Non-negative matrix factorisation (NMF) is a technique we use for various purposes in audio analysis, to decompose a sound spectrogram.
I've been dabbling with the Stan programming environment here and there. It's an elegant design for specifying and solving arbitrary probabilistic models.
(One thing I want to point out is that it's really for solving for continuous-valued parameters only - this means you can't explicitly do things like clustering etc (unless your approach makes sense with fuzzy cluster assignments). So it's not a panacea. In my experience it's not always obvious which problems it's going to be most useful for.)
So let's try putting NMF and Stan together.
First off, NMF is not always a probabilistic approach - at its core, NMF simply assumes you have a matrix V, which happens to be the product of two "narrower" matrices W and H, and all these matrices have non-negative values. And since Stan is a probilistic environment we need to choose a generative model for that matrix. Here are two alternatives I tried:
So here is the Stan source code for my implementations of these models, plus a simple toy dataset as an example. They both converge pretty quickly and give decent results.
I designed these implementations with audio transcription in mind. When we're transcribing music or everyday sound, we often have some pre-specified categories that we want to identify. So rather than leaving the templates W completely free to choose, in these implementations I specify pre-defined spectral templates "Winit".

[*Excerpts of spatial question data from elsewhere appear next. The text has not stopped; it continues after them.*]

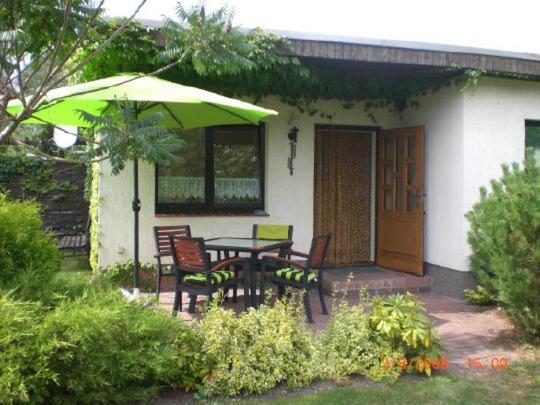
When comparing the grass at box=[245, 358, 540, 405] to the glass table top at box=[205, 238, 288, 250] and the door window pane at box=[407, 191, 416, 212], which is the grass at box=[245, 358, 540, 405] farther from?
the door window pane at box=[407, 191, 416, 212]

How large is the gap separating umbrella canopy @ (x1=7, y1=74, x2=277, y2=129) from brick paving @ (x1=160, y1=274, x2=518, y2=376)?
84.7 inches

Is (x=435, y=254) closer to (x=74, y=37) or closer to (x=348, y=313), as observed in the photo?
(x=348, y=313)

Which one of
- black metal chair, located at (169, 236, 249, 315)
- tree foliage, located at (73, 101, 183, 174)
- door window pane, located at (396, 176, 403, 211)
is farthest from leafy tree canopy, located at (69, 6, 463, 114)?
tree foliage, located at (73, 101, 183, 174)

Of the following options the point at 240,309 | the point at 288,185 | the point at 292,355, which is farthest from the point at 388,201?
the point at 292,355

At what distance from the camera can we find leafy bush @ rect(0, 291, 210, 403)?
9.94ft

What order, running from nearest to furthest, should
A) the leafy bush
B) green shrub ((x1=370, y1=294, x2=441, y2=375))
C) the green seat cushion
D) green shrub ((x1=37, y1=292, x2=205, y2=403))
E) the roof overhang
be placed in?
the leafy bush < green shrub ((x1=37, y1=292, x2=205, y2=403)) < green shrub ((x1=370, y1=294, x2=441, y2=375)) < the roof overhang < the green seat cushion

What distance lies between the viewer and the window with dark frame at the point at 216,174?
766cm

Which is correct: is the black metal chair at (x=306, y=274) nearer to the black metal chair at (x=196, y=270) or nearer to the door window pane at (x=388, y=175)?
the black metal chair at (x=196, y=270)

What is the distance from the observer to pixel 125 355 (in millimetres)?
3393

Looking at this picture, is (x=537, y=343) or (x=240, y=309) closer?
(x=537, y=343)

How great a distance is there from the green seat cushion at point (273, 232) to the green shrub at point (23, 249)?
10.8ft

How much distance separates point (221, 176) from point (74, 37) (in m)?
4.80

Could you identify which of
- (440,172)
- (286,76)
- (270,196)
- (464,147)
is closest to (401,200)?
(440,172)

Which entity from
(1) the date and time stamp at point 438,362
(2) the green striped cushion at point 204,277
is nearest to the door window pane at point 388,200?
(2) the green striped cushion at point 204,277
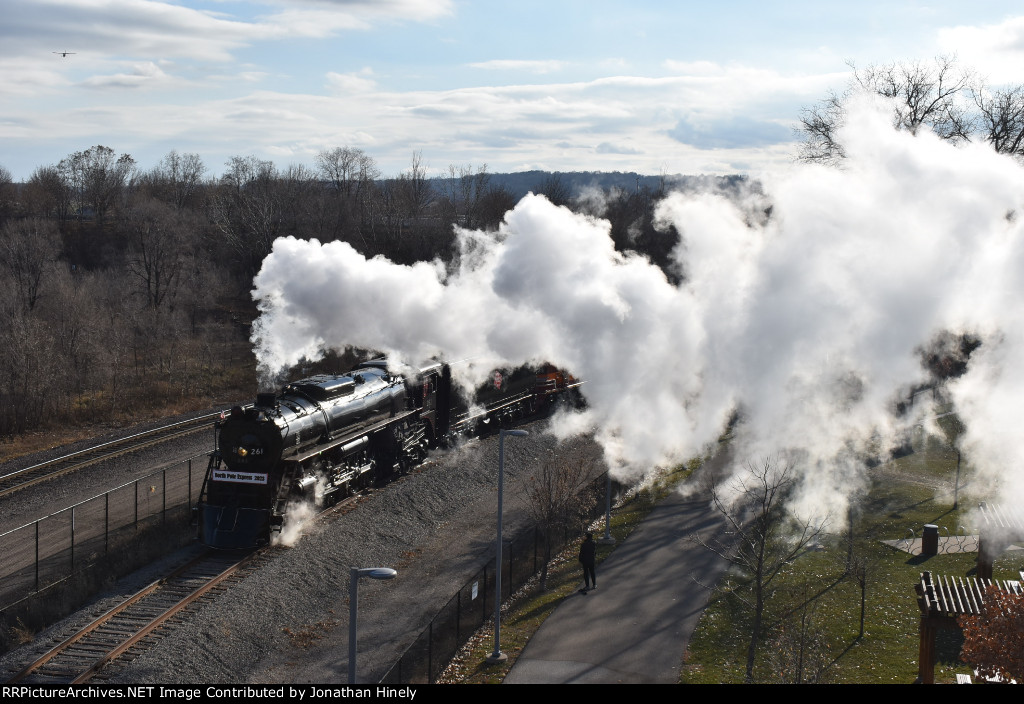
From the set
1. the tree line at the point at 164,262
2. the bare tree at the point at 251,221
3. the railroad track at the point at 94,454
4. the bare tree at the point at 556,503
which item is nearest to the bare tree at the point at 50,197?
the tree line at the point at 164,262

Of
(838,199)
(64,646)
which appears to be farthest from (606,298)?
(64,646)

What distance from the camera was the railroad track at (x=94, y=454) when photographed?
1099 inches

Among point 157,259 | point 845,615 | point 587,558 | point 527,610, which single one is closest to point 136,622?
point 527,610

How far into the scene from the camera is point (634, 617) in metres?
18.5

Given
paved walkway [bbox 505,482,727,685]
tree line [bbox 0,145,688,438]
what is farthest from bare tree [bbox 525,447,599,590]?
tree line [bbox 0,145,688,438]

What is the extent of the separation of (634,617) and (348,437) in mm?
10245

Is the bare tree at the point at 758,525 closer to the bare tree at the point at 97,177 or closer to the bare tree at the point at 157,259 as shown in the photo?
the bare tree at the point at 157,259

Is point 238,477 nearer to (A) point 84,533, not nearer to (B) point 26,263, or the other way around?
(A) point 84,533

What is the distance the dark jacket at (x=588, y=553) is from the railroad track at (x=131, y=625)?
321 inches

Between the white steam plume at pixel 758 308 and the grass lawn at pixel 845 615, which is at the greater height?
the white steam plume at pixel 758 308

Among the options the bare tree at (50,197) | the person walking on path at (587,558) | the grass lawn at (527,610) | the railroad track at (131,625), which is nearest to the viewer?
the railroad track at (131,625)

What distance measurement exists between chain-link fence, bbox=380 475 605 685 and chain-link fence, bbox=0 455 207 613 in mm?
8054

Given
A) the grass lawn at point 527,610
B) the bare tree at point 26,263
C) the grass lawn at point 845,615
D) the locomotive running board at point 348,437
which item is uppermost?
the bare tree at point 26,263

(Specifying these also breaks a permutation symmetry in the model, which probably helps the model to converge since it shouldn't keep flipping around through different permutations of the solution. Another thing I do is fix the templates W to sum up to 1 each [i.e. I force them to be simplexes] because otherwise there's a scaling indeterminacy: you could double W and halve H and have the same solution.)
I use a concentration parameter "Wconc" to tell the model how closely to stick to the Winit values, i.e. how tight to make the prior around them. I also use an exponential prior on the activations H, to encourage sparsity.
My implementation of the PLCA assumptions isn't quite traditional, because I think in PLCA the spectrogram is assumed to be a sample from a multinomial (which implies it's quantised). I felt it would be a bit nicer to assume the spectrogram is itself a multinomial, sampled from a Dirichlet. There's little difference in practice.